**Data:**
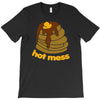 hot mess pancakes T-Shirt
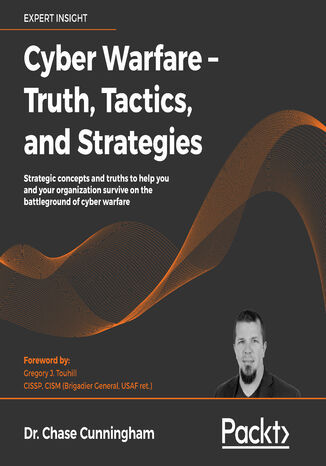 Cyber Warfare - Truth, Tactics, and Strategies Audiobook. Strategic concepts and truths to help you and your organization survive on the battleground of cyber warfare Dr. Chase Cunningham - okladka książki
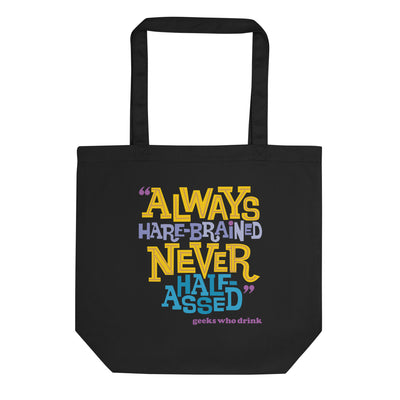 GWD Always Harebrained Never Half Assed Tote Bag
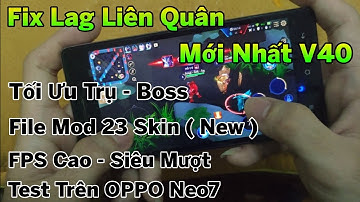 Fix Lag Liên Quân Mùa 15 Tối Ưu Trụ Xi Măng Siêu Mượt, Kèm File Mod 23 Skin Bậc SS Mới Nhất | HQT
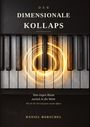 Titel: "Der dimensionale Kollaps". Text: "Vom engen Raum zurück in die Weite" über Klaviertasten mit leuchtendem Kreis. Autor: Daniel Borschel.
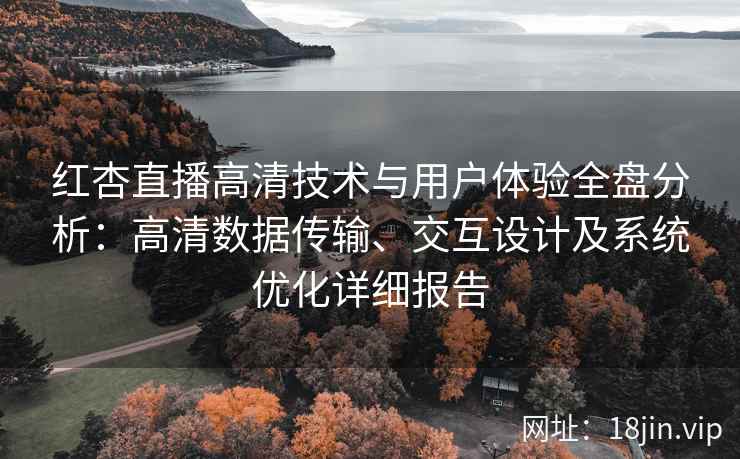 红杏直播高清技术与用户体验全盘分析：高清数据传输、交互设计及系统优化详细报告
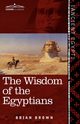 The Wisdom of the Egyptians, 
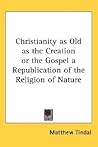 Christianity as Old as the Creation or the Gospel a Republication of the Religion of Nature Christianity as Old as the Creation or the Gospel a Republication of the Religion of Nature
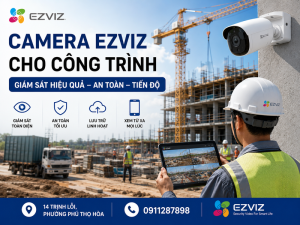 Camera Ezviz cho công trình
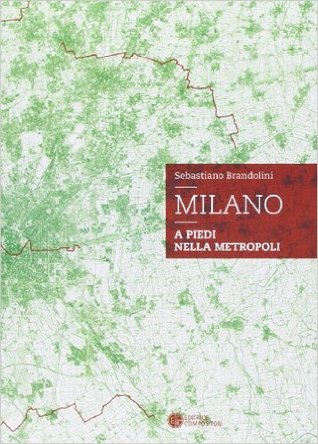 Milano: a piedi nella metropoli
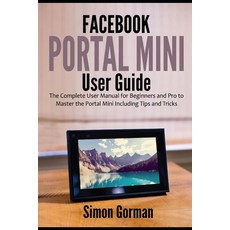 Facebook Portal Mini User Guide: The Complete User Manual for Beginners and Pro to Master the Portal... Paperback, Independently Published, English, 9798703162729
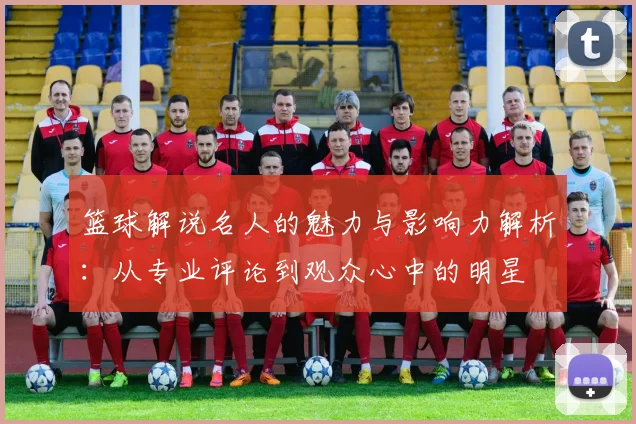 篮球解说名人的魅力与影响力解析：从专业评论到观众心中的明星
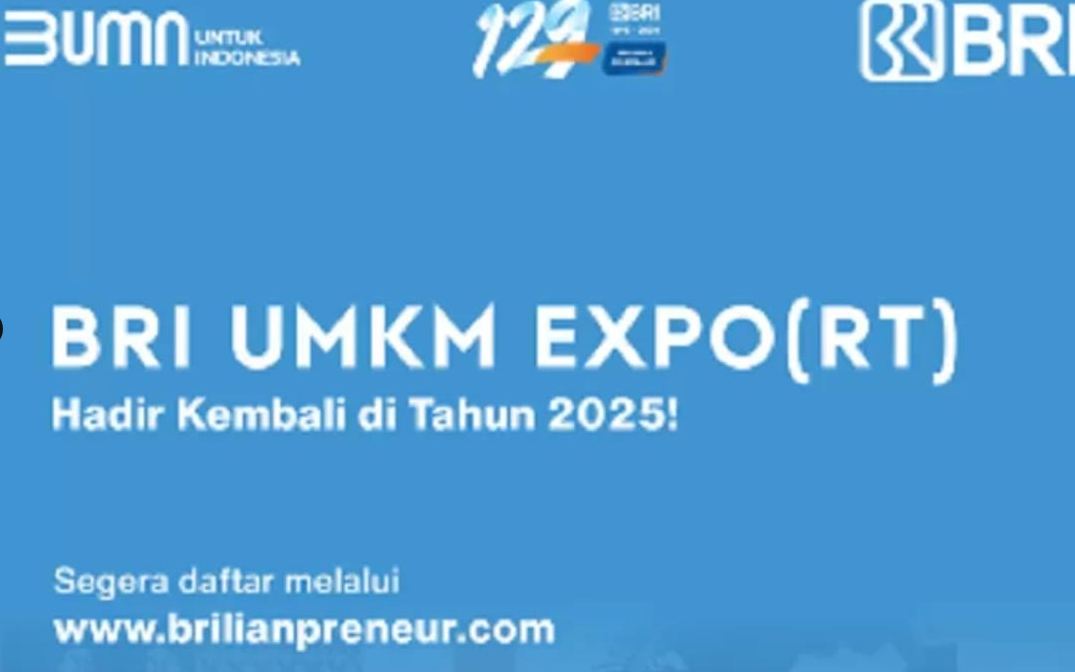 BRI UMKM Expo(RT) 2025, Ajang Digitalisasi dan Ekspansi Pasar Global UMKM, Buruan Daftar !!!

**Problem description:** Swap every "Creation" in the listing for "World" and reproduce all the captions otherwise unchanged. Omit the picture markers.

**Answer:**
 hot mess pancakes T-Shirt
 Cyber Warfare - Truth, Tactics, and Strategies Audiobook. Strategic concepts and truths to help you and your organization survive on the battleground of cyber warfare Dr. Chase Cunningham - okladka książki
 GWD Always Harebrained Never Half Assed Tote Bag
 Fix Lag Liên Quân Mùa 15 Tối Ưu Trụ Xi Măng Siêu Mượt, Kèm File Mod 23 Skin Bậc SS Mới Nhất | HQT
 Titel: "Der dimensionale Kollaps". Text: "Vom engen Raum zurück in die Weite" über Klaviertasten mit leuchtendem Kreis. Autor: Daniel Borschel.
 红杏直播高清技术与用户体验全盘分析：高清数据传输、交互设计及系统优化详细报告
 The Wisdom of the Egyptians, 
 Christianity as Old as the World or the Gospel a Republication of the Religion of Nature Christianity as Old as the World or the Gospel a Republication of the Religion of Nature
 Camera Ezviz cho công trình
 Milano: a piedi nella metropoli
 Facebook Portal Mini User Guide: The Complete User Manual for Beginners and Pro to Master the Portal... Paperback, Independently Published, English, 9798703162729
 篮球解说名人的魅力与影响力解析：从专业评论到观众心中的明星
 BRI UMKM Expo(RT) 2025, Ajang Digitalisasi dan Ekspansi Pasar Global UMKM, Buruan Daftar !!!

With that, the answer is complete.